LIXIL locates intelligent operations hub in Malaysia
LIXIL Group is one of the companies that have set up a regional intelligent operations hub in Malaysia. The Tokyo-based housing equipment and building materials manufacturer had acquired several global companies such as American Standard and GROHE, which had entities in Asia. According to director Kiyotaka Numata, it was difficult to manage these separate entities that had different corporate cultures and management styles, which prompted the need for a regional intelligent operations centre.
“In my opinion, adopting intelligent operations adds value to companies. I believe that simple outsourcing is just transferring operations to third parties. In most cases, its purpose is mainly cost reduction through labour arbitrage.
“On the other hand, intelligent operations provide companies with cost reductions as well as value-adding processes. These processes can help companies bring out further transformation opportunities, such as providing insights to improve or change the company’s business model.”
After adopting intelligence operations, LIXIL’s accounts receivable management improved drastically. Kiyotaka explains that the system allows LIXIL to better understand its clients’ default risks and identify high-risk customers. Before this, capturing information across all local entities was an arduous and lengthy process.
He adds that if companies opt for traditional outsourcing for the sake of cost reduction, sooner or later, there will be competitors that are more cost-competitive. At best, moving to a new partner will only incur additional transitional costs. At worst, the company’s internal operations will become disrupted or unstable, which will incur even higher costs than expected.
There are three reasons LIXIL chose to locate its regional hub in Malaysia. First, the Malaysian economy has been transitioning from an agricultural and manufacturing structure to more informational and knowledge-intensive industries through various government initiatives and campaigns, says Kiyotaka.

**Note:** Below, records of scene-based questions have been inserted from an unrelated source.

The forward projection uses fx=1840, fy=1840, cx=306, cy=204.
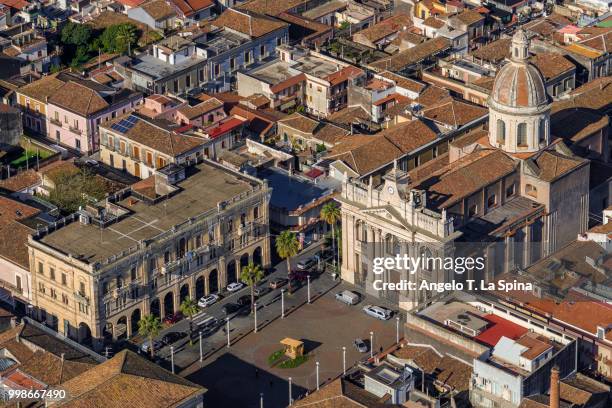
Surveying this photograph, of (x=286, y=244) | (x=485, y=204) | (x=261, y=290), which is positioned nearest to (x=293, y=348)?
(x=261, y=290)

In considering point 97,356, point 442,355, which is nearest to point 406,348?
point 442,355

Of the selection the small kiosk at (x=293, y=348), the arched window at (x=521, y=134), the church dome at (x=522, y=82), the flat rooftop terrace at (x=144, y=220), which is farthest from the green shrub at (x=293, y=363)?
the church dome at (x=522, y=82)

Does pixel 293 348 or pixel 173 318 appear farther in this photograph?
pixel 173 318

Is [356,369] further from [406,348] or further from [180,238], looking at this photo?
[180,238]

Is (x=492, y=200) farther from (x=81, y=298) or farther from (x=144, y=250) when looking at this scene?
(x=81, y=298)

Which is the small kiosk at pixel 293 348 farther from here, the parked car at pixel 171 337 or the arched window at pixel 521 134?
the arched window at pixel 521 134
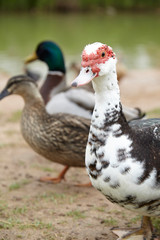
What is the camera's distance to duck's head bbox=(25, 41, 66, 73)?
572 cm

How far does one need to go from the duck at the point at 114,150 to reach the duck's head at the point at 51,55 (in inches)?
135

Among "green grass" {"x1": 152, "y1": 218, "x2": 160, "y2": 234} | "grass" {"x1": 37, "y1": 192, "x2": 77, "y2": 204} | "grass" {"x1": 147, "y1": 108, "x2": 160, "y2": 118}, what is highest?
"grass" {"x1": 147, "y1": 108, "x2": 160, "y2": 118}

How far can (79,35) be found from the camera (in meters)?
20.6

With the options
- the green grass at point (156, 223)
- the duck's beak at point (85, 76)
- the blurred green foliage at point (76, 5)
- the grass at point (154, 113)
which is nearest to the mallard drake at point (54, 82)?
the grass at point (154, 113)

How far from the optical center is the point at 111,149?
2367 millimetres

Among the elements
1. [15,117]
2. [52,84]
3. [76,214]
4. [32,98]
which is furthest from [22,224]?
[15,117]

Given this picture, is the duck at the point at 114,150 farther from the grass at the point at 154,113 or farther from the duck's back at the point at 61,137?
the grass at the point at 154,113

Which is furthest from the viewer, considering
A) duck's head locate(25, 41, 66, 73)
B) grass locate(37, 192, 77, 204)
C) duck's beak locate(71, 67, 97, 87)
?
duck's head locate(25, 41, 66, 73)

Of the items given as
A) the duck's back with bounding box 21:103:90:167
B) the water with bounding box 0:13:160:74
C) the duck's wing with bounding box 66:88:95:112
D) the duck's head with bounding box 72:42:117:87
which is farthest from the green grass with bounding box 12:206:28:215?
the water with bounding box 0:13:160:74

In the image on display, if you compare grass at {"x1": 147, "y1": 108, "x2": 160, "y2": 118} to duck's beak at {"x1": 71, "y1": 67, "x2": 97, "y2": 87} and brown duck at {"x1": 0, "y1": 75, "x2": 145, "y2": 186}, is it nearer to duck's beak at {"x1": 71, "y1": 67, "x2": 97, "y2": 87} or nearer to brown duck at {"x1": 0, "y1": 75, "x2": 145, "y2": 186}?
brown duck at {"x1": 0, "y1": 75, "x2": 145, "y2": 186}

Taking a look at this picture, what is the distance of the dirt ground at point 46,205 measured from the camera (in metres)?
2.98

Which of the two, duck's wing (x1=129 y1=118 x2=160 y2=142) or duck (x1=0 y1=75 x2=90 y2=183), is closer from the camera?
duck's wing (x1=129 y1=118 x2=160 y2=142)

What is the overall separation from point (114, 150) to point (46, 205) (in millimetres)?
1332

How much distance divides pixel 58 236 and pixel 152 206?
30.8 inches
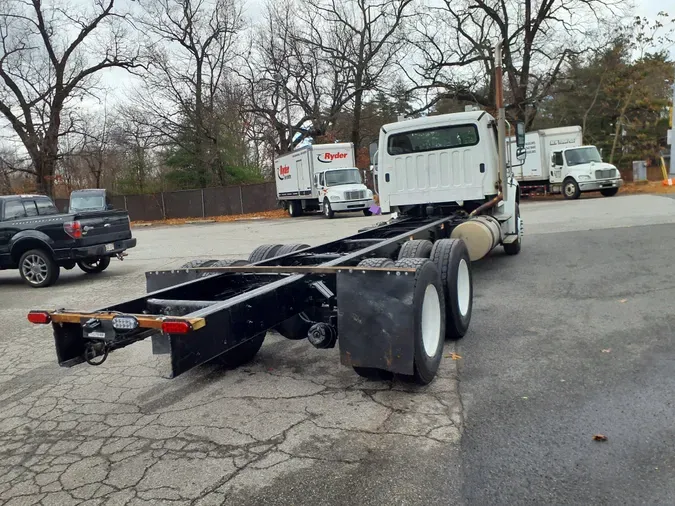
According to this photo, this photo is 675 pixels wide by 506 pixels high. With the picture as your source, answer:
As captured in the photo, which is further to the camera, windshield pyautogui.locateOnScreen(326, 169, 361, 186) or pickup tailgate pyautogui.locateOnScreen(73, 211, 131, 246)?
windshield pyautogui.locateOnScreen(326, 169, 361, 186)

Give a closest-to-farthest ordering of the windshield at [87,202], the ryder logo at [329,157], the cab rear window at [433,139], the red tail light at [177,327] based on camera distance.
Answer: the red tail light at [177,327], the cab rear window at [433,139], the windshield at [87,202], the ryder logo at [329,157]

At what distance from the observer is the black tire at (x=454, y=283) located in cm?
528

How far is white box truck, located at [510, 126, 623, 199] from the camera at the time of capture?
1001 inches

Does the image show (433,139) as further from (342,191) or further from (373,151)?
(342,191)

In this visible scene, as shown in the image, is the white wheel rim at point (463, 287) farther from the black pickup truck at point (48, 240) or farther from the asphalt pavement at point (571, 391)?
the black pickup truck at point (48, 240)

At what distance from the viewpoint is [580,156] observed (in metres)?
26.4

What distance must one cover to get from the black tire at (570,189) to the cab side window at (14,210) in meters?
22.8

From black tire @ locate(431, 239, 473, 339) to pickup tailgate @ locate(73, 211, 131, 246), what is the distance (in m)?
7.28

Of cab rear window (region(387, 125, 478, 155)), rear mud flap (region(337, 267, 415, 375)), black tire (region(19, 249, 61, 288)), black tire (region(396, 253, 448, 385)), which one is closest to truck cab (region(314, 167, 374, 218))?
cab rear window (region(387, 125, 478, 155))

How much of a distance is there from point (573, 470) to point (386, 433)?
3.56ft

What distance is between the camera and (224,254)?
529 inches

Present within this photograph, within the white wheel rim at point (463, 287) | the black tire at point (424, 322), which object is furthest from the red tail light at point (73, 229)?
the black tire at point (424, 322)

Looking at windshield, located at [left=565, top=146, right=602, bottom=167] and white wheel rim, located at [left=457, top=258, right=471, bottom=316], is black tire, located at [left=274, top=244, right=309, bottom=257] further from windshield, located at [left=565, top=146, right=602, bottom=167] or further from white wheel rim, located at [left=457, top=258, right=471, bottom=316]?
windshield, located at [left=565, top=146, right=602, bottom=167]

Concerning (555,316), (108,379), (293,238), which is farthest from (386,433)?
(293,238)
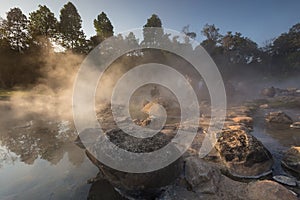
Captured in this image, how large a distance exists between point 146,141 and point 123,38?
77.3 ft

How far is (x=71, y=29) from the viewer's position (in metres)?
21.4

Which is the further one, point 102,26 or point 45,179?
point 102,26

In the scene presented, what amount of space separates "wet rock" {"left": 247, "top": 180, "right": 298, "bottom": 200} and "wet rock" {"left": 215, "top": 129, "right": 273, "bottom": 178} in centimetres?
79

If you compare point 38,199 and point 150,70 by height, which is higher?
point 150,70

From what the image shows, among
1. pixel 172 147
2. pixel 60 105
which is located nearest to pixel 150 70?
pixel 60 105

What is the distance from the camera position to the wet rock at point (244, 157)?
13.8ft

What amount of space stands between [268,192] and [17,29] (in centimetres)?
2581

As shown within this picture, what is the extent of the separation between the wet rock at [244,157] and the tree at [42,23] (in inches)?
910

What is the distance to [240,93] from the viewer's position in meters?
22.1

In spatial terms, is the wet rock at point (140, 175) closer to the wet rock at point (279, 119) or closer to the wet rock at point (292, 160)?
the wet rock at point (292, 160)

One example would be the Malaysian government transforming educational institutions to cultivate IT-related skill sets, such as allowing Telekom Malaysia Bhd to establish a private university specialising in IT.
Second, through these educational institutions, the company noticed a rising number of IT talents — which is needed for intelligent operations — in Malaysia.
“Finally, Malaysia is a multilingual [country]. LIXIL runs business operations around the world and we believe that the opportunities in Asia-Pacific are growing. In this situation, the intelligent operations centre needs to cater for its entities within their respective country using their native language,” says Kiyotaka.